++++ Dataset entries

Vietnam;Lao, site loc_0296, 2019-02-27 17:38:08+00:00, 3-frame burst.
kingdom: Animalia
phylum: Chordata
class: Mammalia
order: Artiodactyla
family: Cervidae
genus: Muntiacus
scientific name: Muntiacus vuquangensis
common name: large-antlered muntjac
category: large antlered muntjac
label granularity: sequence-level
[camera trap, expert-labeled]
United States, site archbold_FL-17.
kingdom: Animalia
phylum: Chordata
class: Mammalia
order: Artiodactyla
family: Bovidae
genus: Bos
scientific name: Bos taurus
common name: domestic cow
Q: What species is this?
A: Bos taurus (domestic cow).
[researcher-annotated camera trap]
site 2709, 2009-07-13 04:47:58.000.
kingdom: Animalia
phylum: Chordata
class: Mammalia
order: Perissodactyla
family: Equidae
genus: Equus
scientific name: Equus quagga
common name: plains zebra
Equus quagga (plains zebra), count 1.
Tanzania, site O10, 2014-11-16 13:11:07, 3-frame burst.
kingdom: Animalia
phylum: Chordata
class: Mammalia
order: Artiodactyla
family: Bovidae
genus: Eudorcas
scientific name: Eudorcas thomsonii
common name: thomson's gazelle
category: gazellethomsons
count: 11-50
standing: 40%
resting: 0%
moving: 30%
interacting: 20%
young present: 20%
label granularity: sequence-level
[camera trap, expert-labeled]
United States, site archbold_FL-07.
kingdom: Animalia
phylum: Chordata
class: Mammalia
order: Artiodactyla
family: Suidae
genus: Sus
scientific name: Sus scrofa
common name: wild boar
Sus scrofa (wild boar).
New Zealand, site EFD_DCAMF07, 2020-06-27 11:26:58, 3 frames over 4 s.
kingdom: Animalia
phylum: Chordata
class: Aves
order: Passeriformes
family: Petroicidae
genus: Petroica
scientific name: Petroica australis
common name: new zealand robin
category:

++++++++

What to do
In the listing, count every line holding the word "genus"; answer with the count alone.

Solved problem
6